I'm trying to find all solutions of $\frac{1}{x} + \frac{1}{y} = \frac{1}{n}$ with $ n < x \leq y \ $ and with a given $n$.
I started manipulating the expression and got $y = \frac{nx}{x-n}$.
For now I'm iterating $x$ from $n+1$ to $2n \ $ (obtained by manipulating $ n < x \leq y $).
So, my question is: How can I generate $x$ such that $\frac{nx}{x-n}$ yields a positive integer, without checking all integers from $n+1$ to $2n$?

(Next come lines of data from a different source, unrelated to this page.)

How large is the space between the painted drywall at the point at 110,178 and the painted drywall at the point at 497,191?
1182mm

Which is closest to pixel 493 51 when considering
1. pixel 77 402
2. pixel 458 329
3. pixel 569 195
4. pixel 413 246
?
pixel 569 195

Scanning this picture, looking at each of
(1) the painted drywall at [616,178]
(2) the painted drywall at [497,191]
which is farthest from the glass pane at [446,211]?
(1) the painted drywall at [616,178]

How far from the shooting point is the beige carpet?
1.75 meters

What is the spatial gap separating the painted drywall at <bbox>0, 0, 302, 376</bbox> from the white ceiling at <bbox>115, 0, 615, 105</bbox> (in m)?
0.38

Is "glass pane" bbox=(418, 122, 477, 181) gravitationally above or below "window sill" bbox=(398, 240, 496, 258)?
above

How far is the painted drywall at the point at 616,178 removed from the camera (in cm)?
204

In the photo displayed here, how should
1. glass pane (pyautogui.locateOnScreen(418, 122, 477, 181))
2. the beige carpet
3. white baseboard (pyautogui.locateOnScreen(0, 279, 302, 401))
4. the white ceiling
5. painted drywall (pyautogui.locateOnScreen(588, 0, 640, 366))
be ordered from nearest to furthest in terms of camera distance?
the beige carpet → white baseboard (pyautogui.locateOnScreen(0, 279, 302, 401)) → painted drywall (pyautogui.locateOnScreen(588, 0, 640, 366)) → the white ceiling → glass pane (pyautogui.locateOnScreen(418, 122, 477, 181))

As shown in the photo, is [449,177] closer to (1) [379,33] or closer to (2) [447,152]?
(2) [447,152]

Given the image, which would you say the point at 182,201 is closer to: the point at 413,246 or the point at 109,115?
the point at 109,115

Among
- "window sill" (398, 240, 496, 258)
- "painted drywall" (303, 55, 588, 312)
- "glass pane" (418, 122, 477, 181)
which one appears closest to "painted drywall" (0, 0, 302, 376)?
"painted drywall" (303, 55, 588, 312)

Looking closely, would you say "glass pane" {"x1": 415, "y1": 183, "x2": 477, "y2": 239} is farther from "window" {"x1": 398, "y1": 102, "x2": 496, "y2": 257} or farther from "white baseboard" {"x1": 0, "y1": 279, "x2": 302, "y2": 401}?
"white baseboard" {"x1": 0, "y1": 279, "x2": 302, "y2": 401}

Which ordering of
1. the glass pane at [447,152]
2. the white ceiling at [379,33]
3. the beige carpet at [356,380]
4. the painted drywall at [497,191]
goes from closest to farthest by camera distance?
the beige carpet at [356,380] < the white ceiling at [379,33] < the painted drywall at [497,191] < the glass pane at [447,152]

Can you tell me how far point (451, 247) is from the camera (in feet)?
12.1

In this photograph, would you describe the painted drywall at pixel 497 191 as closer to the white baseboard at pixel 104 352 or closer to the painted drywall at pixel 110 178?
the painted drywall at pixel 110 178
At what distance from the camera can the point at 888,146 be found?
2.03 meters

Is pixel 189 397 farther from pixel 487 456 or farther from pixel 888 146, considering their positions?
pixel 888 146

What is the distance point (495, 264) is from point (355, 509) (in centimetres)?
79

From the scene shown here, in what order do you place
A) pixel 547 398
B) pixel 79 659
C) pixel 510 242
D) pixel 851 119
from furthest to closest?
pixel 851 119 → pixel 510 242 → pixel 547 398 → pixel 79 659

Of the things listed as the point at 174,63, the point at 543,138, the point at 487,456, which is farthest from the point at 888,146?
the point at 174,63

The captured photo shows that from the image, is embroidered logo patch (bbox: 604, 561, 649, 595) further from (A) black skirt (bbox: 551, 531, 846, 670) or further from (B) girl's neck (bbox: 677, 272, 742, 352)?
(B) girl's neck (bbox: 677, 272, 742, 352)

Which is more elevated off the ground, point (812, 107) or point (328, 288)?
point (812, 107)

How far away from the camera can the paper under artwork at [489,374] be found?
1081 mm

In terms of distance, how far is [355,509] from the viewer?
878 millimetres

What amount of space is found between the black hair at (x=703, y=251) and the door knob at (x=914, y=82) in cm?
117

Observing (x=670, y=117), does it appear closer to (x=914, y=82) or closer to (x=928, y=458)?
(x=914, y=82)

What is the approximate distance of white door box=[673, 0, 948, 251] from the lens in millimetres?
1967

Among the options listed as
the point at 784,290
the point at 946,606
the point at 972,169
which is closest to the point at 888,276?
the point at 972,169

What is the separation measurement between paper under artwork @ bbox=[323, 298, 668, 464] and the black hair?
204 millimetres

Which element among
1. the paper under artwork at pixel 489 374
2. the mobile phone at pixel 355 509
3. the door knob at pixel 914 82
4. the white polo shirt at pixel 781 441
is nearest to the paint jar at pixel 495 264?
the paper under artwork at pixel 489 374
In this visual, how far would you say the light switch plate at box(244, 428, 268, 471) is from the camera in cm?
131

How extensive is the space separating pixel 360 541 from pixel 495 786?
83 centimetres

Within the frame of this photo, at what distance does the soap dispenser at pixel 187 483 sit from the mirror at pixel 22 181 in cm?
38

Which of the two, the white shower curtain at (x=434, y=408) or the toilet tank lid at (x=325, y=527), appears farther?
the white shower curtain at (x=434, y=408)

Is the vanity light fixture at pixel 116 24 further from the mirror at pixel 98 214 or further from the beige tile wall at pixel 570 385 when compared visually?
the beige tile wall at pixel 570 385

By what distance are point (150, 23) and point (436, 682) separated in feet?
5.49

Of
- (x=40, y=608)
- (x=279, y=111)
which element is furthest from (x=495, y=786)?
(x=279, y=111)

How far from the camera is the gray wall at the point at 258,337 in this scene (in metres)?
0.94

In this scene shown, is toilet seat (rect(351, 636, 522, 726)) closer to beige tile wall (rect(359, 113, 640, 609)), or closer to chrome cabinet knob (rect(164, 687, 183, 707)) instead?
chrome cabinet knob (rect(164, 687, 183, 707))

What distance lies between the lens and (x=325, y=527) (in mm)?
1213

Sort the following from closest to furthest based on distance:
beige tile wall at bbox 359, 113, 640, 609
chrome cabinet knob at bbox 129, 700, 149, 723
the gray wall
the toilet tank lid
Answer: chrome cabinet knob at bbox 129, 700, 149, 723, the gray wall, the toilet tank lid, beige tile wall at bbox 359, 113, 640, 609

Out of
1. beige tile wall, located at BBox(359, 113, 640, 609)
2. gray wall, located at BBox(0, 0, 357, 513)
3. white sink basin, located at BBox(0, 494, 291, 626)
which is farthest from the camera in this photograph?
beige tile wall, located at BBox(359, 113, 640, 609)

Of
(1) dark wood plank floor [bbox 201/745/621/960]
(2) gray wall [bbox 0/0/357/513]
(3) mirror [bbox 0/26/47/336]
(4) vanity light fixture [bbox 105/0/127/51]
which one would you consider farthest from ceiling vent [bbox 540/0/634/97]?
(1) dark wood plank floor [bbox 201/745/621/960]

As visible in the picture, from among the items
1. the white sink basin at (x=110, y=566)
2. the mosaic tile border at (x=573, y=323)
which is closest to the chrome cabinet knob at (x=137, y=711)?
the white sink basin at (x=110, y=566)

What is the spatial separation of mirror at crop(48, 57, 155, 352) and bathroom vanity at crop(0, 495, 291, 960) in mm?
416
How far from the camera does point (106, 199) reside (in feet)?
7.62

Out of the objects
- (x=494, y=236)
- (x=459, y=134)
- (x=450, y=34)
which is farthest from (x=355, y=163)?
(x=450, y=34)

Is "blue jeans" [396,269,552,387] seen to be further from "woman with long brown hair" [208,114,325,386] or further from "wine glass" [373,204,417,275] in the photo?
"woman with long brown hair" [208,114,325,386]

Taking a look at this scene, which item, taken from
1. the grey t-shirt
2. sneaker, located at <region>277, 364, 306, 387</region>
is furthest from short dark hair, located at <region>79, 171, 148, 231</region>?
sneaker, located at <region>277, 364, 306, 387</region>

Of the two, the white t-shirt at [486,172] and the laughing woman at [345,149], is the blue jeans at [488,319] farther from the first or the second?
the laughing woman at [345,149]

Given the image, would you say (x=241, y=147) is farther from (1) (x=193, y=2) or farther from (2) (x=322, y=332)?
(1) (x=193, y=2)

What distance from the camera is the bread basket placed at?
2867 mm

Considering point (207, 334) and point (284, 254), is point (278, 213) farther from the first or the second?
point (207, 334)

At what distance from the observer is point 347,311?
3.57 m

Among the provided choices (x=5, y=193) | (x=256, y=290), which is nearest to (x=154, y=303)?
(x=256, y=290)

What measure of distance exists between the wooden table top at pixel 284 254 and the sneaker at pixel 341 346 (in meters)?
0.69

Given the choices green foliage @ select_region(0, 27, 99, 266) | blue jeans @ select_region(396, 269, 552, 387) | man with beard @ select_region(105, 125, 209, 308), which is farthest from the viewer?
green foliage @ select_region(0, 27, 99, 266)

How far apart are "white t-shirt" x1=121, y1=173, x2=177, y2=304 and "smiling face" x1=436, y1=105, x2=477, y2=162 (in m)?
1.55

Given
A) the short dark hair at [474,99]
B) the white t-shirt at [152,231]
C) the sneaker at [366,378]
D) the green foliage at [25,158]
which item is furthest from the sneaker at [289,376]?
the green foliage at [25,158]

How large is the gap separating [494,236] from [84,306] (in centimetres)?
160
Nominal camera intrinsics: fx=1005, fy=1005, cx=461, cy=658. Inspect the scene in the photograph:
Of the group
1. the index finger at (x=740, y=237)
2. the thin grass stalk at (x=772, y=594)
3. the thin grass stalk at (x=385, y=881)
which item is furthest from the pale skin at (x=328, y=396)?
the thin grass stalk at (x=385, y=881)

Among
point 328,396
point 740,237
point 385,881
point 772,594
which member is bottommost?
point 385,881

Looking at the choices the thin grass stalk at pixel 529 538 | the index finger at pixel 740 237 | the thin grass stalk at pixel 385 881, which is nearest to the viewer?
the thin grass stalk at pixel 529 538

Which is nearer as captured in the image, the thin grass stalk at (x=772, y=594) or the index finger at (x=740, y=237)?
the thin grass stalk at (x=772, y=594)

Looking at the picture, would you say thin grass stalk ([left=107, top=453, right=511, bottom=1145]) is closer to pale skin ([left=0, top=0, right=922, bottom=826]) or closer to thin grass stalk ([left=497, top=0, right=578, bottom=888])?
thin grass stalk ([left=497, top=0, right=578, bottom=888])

(This comes from project Euler problem 108 that my method manage to solve, but pretty slowly) I'm pretty new to computer science and all that stuff and don't know yet the tricks of divisibility, so I'm a bit stuck.
Thanks in advance!
Let $n$ be a positive integer, and let $x$ and $y$ be integers with $y\geq x>n$ such that $$\frac1x+\frac1y=\frac1n.$$ Clearing denominators shows that this is equivalent to $$n(x+y)=xy.$$ Let $d:=\gcd(x,y)$ so that $x=dX$ and $y=dY$ for coprime integers $X$ and $Y$, and $$n(X+Y)=dXY.$$ Then $X+Y$ is coprime to $X$ and $Y$, so $X+Y$ divides $d$, say $d=c(X+Y)$, and so $$x=c(X+Y)X,\qquad y=c(X+Y)Y,\qquad n=cXY.$$
Conversely, let $n=cXY$ for any three positive integers $c$, $X$ and $Y$ with $X\leq Y$. Then for $x:=c(X+Y)X$ and $y:=c(X+Y)Y$ you have $n<x\leq y$ and $$\frac1x+\frac1y=\frac1n.$$ So your problem boils down to factoring $n$.